Ayudemos a los refugiados
 
-- Las víctimas de la guerra son sobre todo gente de pueblo.

A pesar de la oposición de la comunidad internacional, Estados Unidos y Gran Bretaña lanzaron la guerra en la llanura de Mesopotamia, bien conocida por su milenaria civilización.

El destino del pueblo iraquí preocupa hoy a las personas en cualquier rincón del planeta. De cara a una guerra que se hace cada día más encarnizada, muchos temen un desastre humanitario. Según fuentes oficiales iraníes, ya hay miles de refugiados iraquíes en la frontera entre Irán e Irak, y se espera que el número alcance los 250.000.

La Comisión de la ONU para Refugiados pronosticó que la guerra contra Irak produciría al menos un millón de refugiados, cerca de la mitad de la cifra calculada por la Casa Blanca. La guerra conduce inevitablemente al desastre, y sus víctimas se encuentran entre la gente común. La guerra no sólo mata y lesiona a civiles inocentes, sino que también es causa de una enorme cantidad de refugiados. Huyendo del desastre de la guerra, la gente abandona sus hogares y escapa a tierras extranjeras, sufriendo a menudo de hambre y frío, o se apiña de modo lamentable en campos para refugiados. Solamente en sueños pueden volver a sus hogares.

Dado que Irak comparte fronteras con varios países, la cuestión de los refugiados iraquíes se complica aún más. La Guerra del Golfo de 1991 sirve de lección a los países vecinos en el sentido de que la oleada de refugiados probablemente constituirá una gran presión económica y social para ellos, e incluso afectará su estabilidad y desarrollo. Algunos vecinos de Irak han intentado evitar el impacto de la oleada de refugiados. Según fuentes de algunos medios informativos, Jordania ha cerrado su frontera con Irak para limitar la afluencia de refugiados. Irán, enemigo de Bagdad por largo tiempo, está naturalmente poco dispuesto a aceptar refugiados. Turquía, vecina del norte, que recibió a 500.000 refugiados iraquíes durante la guerra de 1991 con gran coste económico, está ayudando sólo de una manera muy sutil a los desplazados. Turquía siente asimismo aprensión por la eventual salida masiva de kurdos iraquíes hacia su territorio, por lo que se muestra naturalmente más renuente a abrir sus puertas. Pero sea como fuere, las preocupaciones humanitarias han impulsado a estos países a ayudar cada uno a su modo a los refugiados iraquíes.

Haciéndose eco de las preocupaciones mundiales por la tragedia que se avecina, el Secretario General de la ONU, Kofi Annan, se lamentó que no se haya podido evitar la tercera guerra que sufre el pueblo iraquí en 25 años, a pesar de los ingentes esfuerzos de la ONU. Indicó reiteradamente que la ONU no escatimaría esfuerzos para brindar ayuda humanitaria al pueblo iraquí. El Alto Comisario de la ONU para Refugiados, Ruud Lubbers, indicó que el organismo mundial está listo para aceptar a 400.000 desplazados. Llamó asimismo a los vecinos de Irak a recibirlos. De acuerdo con la ONU, sus agencias de socorro pondrán en vigor su mayor programa de ayuda financiera unilateral de la historia, e intentan conseguir mil millones de dólares para el pueblo iraquí. El ministro noruego Kjell Magre Bondevik también indicó que Noruega está considerando proporcionar 21 millones de euros en ayuda humanitaria a los refugiados de Irak. Finlandia, por su parte, anunció que su gobierno ha decidido otorgar 1,6 millones de euros en ayuda humanitaria a las víctimas de la guerra.

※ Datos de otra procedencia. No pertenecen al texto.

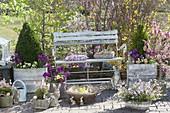 Osterterrasse mit bepflanzten Gefaessen und Gartenbank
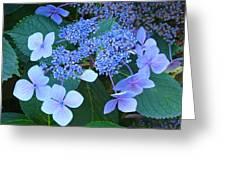 Blue Hydrangea Flowers Floral Art Baslee Troutman Greeting Card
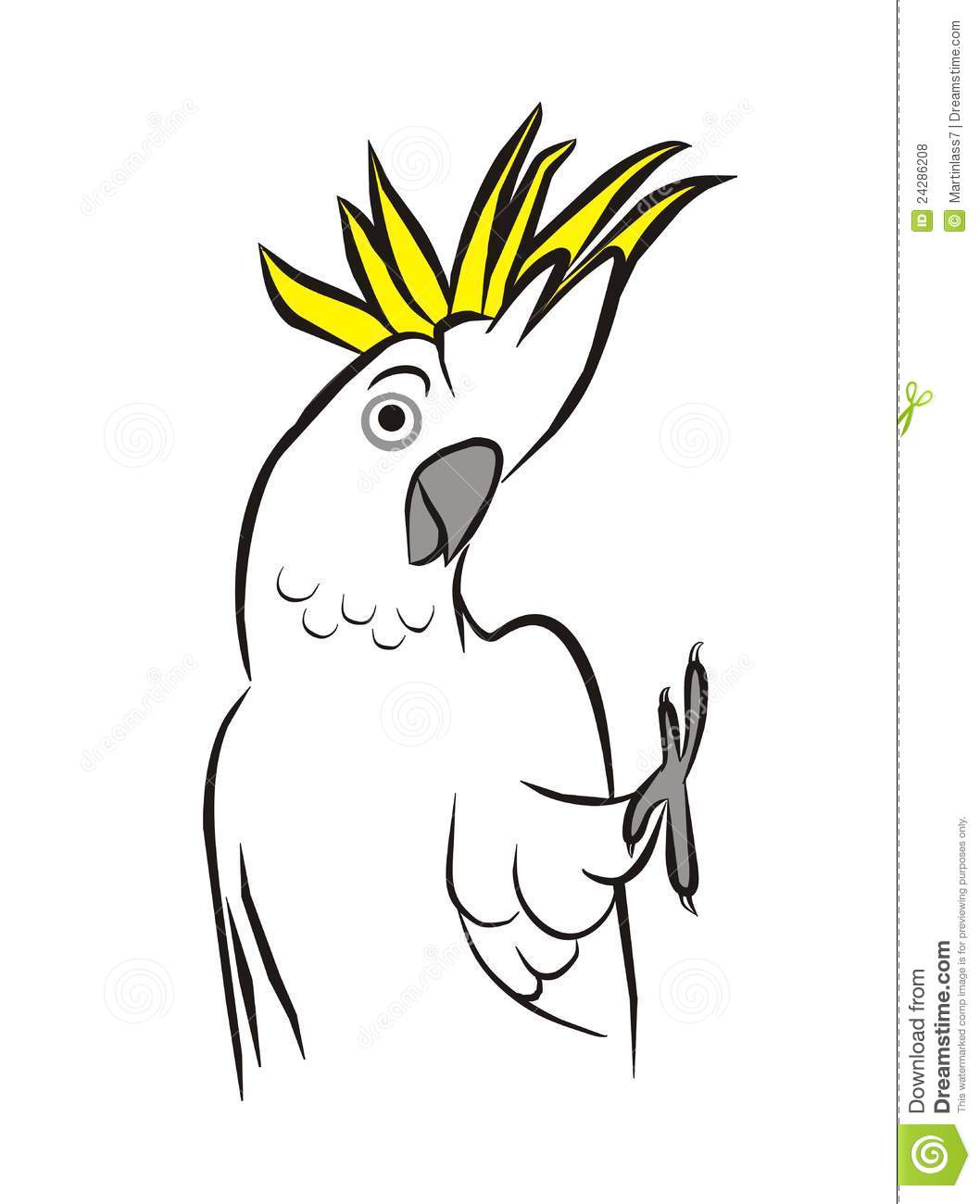 Cockatoo clipart Crested clipart Sulphur clipart crested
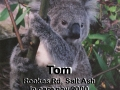 koala-display-002-1000px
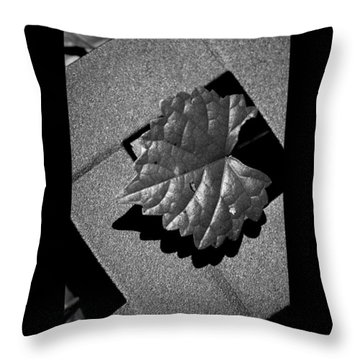 Definition Throw Pillow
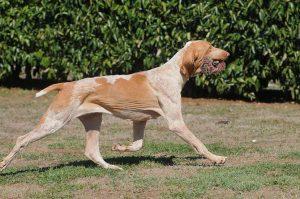 perros de Italia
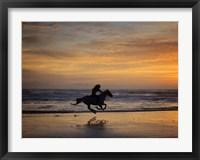 Framed Sunkissed Horses IV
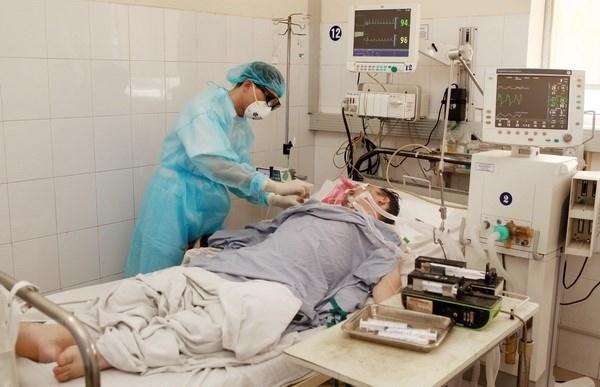 Mekong Delta on alert against swine flu hinh anh 1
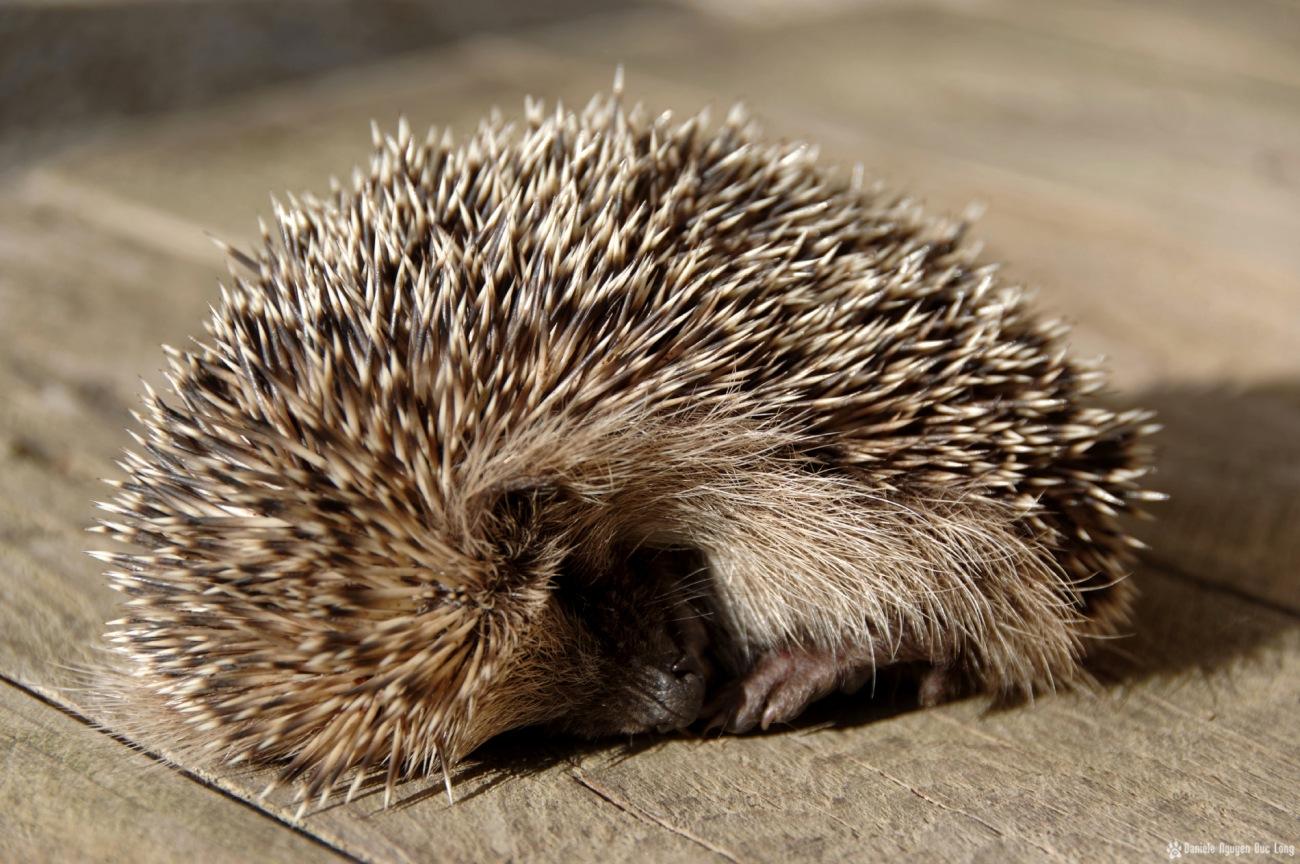 bébé hérisson endormi au soleil 01, Erinaceus europaeus,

El Gobierno chino también se ha sensibilizado con la crisis de refugiados. El recién electo Presidente Hu Jintao se solidarizó con los problemas del pueblo iraquí y dio a conocer la decisión de China de proporcionar ayuda humanitaria. El también flamante ministro de Relaciones Exteriores, Li Zhaoxing, indicó que China ha comenzado los envíos de ayuda humanitaria a los refugiados iraquíes, mediante la entrega a Jordania de tiendas de campaña.

La guerra es un atentado a la aspiración del ser humano de vivir en paz. Hoy, cuando la humanidad entra en el siglo XXI, se mantienen vigentes el desastre y trauma que acompañan a las guerras, a pesar de que las mismas debieron quedar sólo como amargas lecciones de un pasado bélico. Se impone por ello evitar que los conflictos internacionales, siempre que exista al menos un destello de esperanza para la solución política, lleguen a convertirse en guerras.